To coincide with Earth Day last week the extremist group Extinction Rebellion staged a flashy 10 days of protests in downtown London.
One way to look at this is as a necessary “wake up call” – to coin a tired cliché – about a pressing global problem. Another view is that it was an ineffective, narcissistic and counterproductive waste of time.
The protests were headlined by Greta Thunberg, 16, a charismatic Swedish school girl activist. If you have to examine exactly why having “an innocent child” as any standard bearer is inherently cretinous you probably should be reading the crayon edition of Democracy Chronicles. Further, given the poor girl’s delicate mental setup as reported by Quilette lately, her mother-fueled celebrity status could even be called grotesquely exploitative.
This is not to disparage environmental activism in general, just some of its wild and useless tactics: street clogging sit-and-sulk-ins went out half a century ago.
So what to do?
Like all meta-problems climate change requires data analysis as well as micro and macro strategies: not just pissing off Londoners trying to get to work.
On the individual level, there’s a lot one can do. While extreme, not breeding is probably the best idea: you can give all your money to Greenpeace, you can recycle, down cycle and bicycle everything you do or consume for the rest of your life and still not touch equalizing the resources gobbled down by that little bundle of joy and its descendants. Its drastic I’ll grant you and there are more immediate actions available.
Journalist Kate Harveston penned an excellent article a few months ago in The Moderate Voice with a line by line checklist of exactly how, at a personal level, one can reduce one’s impact on the planet. The problem is a collective action one, but so is democracy and we handle that. Make no mistake, small individual efforts like those summarized by Ms. Harveston help and none on her list are a major chore.
On the macro level there’s more one can do to save the planet such as give Money to the right causes. If you’re not very wealthy though, the best thing you can do for the environment is to vote Democrat and help others to.
We are spoiled for choice in America. Few countries offer such a dichotomy between good and bad voting as the USA. Our two party system is a binary of environmental destruction verses sane management. In fact, currently there are no political parties in any democracy which deny climate change apart from our Republicans.
Environmental destruction is part of their tribal garb, a dynamic which fits into their authoritarian “I’m tough and strong and brutal and armed” macho posturing image. Flower stomping is their brand, pollution their product and Republicans flaunt this beyond the point of parody. Which would be hilarious if it weren’t so damn damaging and also evidence of their trembling cowardice and transparently selfish world-view.

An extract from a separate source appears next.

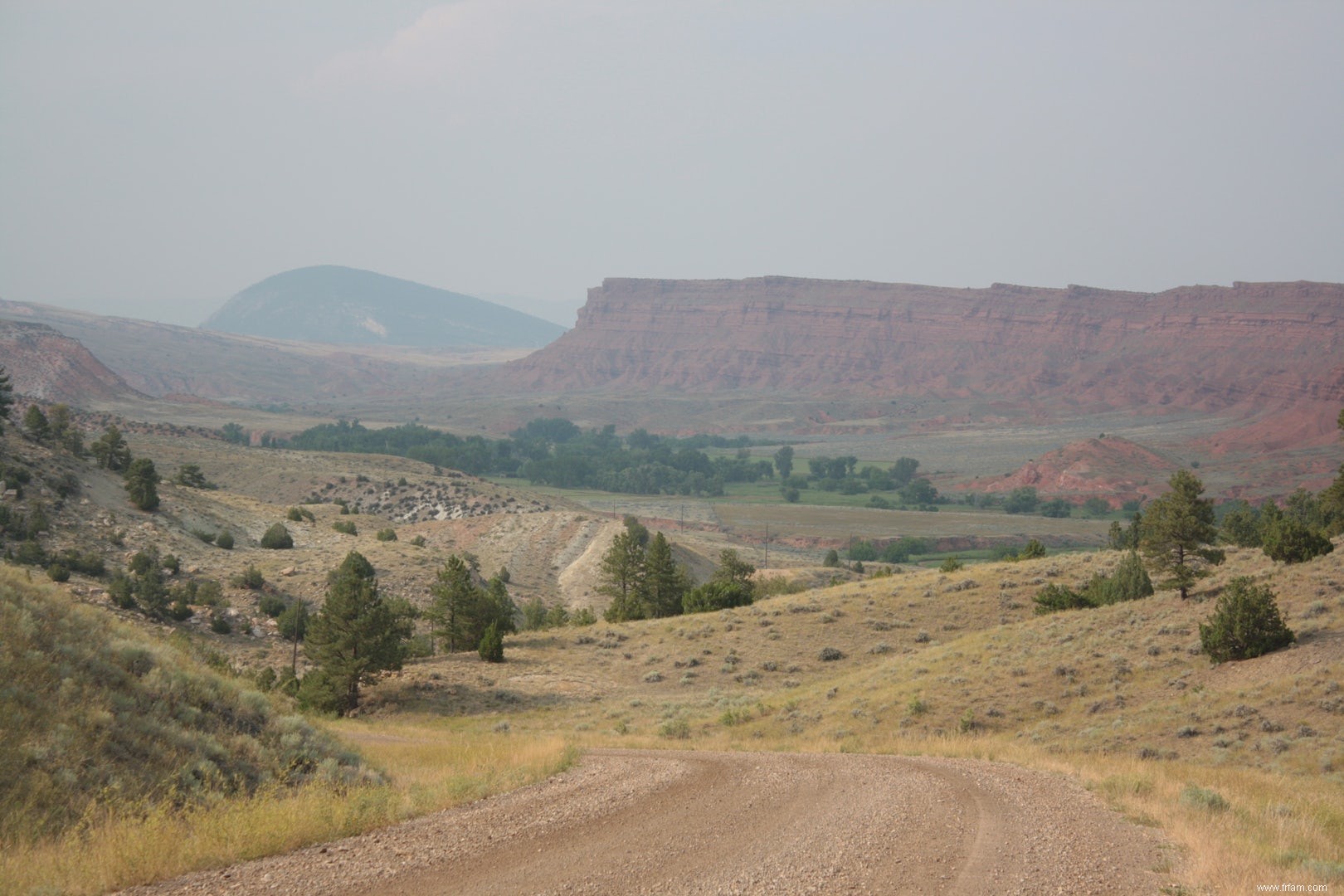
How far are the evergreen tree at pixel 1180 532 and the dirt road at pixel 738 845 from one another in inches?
683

Being the political wing of the fossil fuel cartel the Republicans’ tribal war paint also includes guns, loosening pollution standards (including for mercury as endorsed by both presidents Bush and Trump), deforestation, the battering, defunding and shrinking of National Parks and public transport, and in keeping with their religiosity forcing women to have as many babies as they don’t want: here and abroad. That last one is their worst environmental atrocity and, of course, is in lockstep with their allies the “faith community” and its holy war to regress civilization.
Another part of that Republican worldview is a dangerous rejection of science and an enthusiastic embrace of willful ignorance. The ever diminishing intellectual quality of their standard bearers attest to this: from Reagan to Bush to Palin to Trump in a downward spiral of stupidity over the decades.
Sure the Democrats might not go as far as we’d like environmentally, but their policies are on the right path, sane and scientifically informed. This is in total opposition to other side’s esteem of “faith” (the purposeful suspension of reason), what feels “tough”, pleases the owners/donors or whatever idiocy our narcissist president tweets out in his early stage Alzheimer’s rage.
The Democrats not being Republicans isn’t their only saving grace, remember: they can win given the constraints of our system. Their main problem is too few supporters of their policies actually vote. Forget “convincing” anybody, concentrate on the physics of getting the humans you know to the polls, or better, postal voting.
Imagine you’re saving a small part of the biosphere with every person you help vote, with every millennial friend you convince that an Instagram “like” is not actually a legal vote, with every donation of money, time, and volunteering.
While doing so be sure to not let anybody believe voting for the “Green Party” is anything except counterproductive. Their notorious anti-vaxer nominee Jill Stein is berserk, her policies are unworkable, mainly insane, and in our system she’s effectively a vote for Trump. Counter-intuitive though it may seem, a vote for the Greens is a vote against the environment.
The type of brouhaha staged in London and associated civic hooliganism can occasionally be useful to draw attention to an unknown or unacknowledged injustice: think Ferguson, the Muslim Ban or BLM. However for a widely understood problem such as climate change, a hippy-esque orgy of virtue signaling might get you a date in London but won’t help the planet. And it makes concerned adults look like fools for following the idiotic nonsense of the “innocence of a child.”
Jack Jones says
Thank you, for another well thought and executed article . I agree I like what the Dems are doing for the environment. We should encourage and help them any way we can!